Been: Right. Looking at the metro level also allows suburbs and exclusionary neighborhoods to be ignored. In the New York metro area [last year], New York City was responsible for more than 70 percent of the new building. The metro area is meeting needs, but not in all of those suburbs that are not building. It hides a lot.

 

Anything else you want our readers to know? 

Been: We do need a better understanding of how the people who stay in a neighborhood that is gentrifying manage that. Are they paying a higher portion of their income in rent? Are they making more money? Also, we need to be paying attention to the cultural displacement issues. In gentrifying neighborhoods, you get a lot more 311 calls. Those are really important issues. We need to be thinking about tools for anti-cultural displacement.

Zuk: [In] our new study on resegregation, we’re finding if you move anywhere, even if you’re moving to a lower-cost neighborhood, and you’re displaced, your housing cost burden is going up. In California, housing costs are going up everywhere.

Thinking about the impacts and consequences of displacement and about how this is hurting families is really important to contextualize why we’re doing this work, why we’re focusing on anti-displacement.

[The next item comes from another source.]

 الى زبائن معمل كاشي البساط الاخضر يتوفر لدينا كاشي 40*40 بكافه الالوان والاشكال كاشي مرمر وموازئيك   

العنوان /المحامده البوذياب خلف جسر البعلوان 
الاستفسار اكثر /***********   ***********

Been: We looked at the top 53 metros by population and looked at the premium difference between the rents that sitting tenants are paying and the rents they have to pay if they move, not just to new buildings but to any [unit] recently [put] on the market. The premiums are just horrendous. In some cities they were just off the charts, the amount that you would end up paying just to move, not necessarily to [anything] better, bigger, or different, just the premium of on-the-market units versus sitting tenants.

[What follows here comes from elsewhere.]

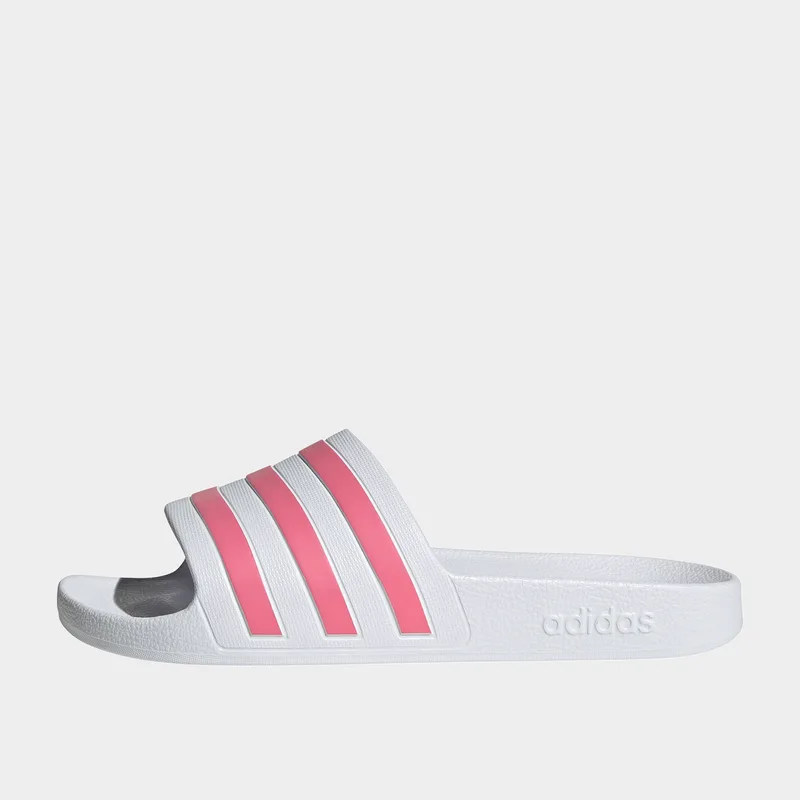 adidas Sportswear Adilette Aqua Γυναικεία Slides (9000097737_57736)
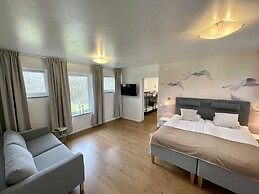 Hensbacka Herrgård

That also points in the direction of needing more anti-displacement tools that are aimed at that instability displacement. Can we find ways to have a two-month loan or whatever, because moving is really a bad thing for many people.

Green: I would love to see planners and planning departments try and take a more proactive role to, at minimum, set the frames and become an area where we can try to discuss these issues in a better fashion instead of simply holding inefficient meetings where people get to yell at each other.

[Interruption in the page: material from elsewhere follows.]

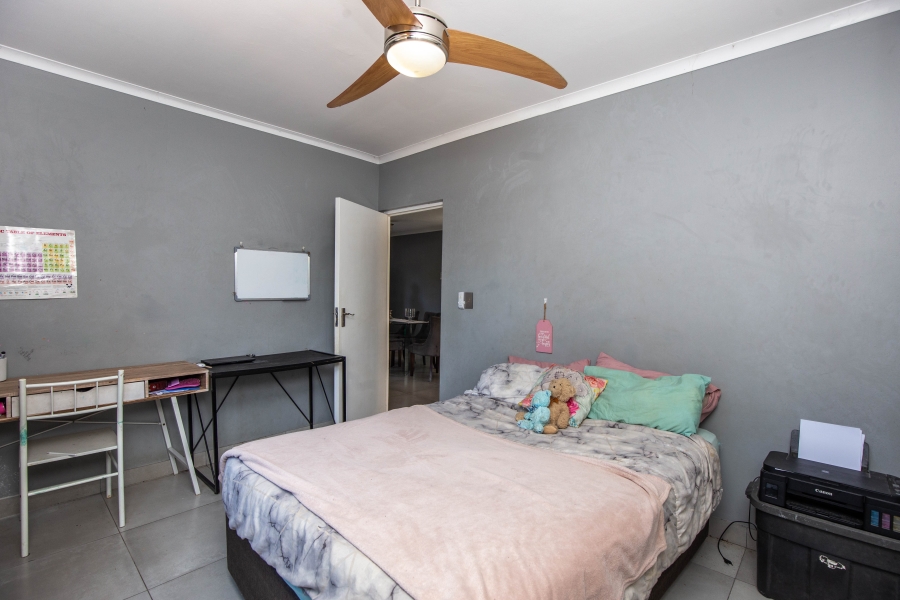 3 Bedroom Property for Sale in Sea View KwaZulu-Natal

Been: From your lips to God’s ears, Jamaal.

 

Thank you.

3 COMMENTS

  1. Wow — thank you! Yes. This is the conversation that addresses what’s happening in my city, where we argue and argue about whether it’s best to allow developers to build high rises, ostensibly to meet demand and thereby reduce rents, or keep them out because if they build, everyone’s rent will go up. Can the Urban Displacement Project please come work with my city?

  2. To me, there’s a specific way to form that anti-displacement-YIMBY coalition that the discussants were mentioning that we should talk about more: Pro-supply policies should be able to make anti-displacement policies work better. For instance: More market rate housing production=higher vacancy rates and lower rents and therefore a wider variety of choices for HCV holders. The same zoning changes and procedural reforms that reduce the cost and risk of developing market rate housing will also do the same for nonprofit developers. If they would just talk more, as the discussants suggest, the two groups might find that their interests are more aligned than they realize.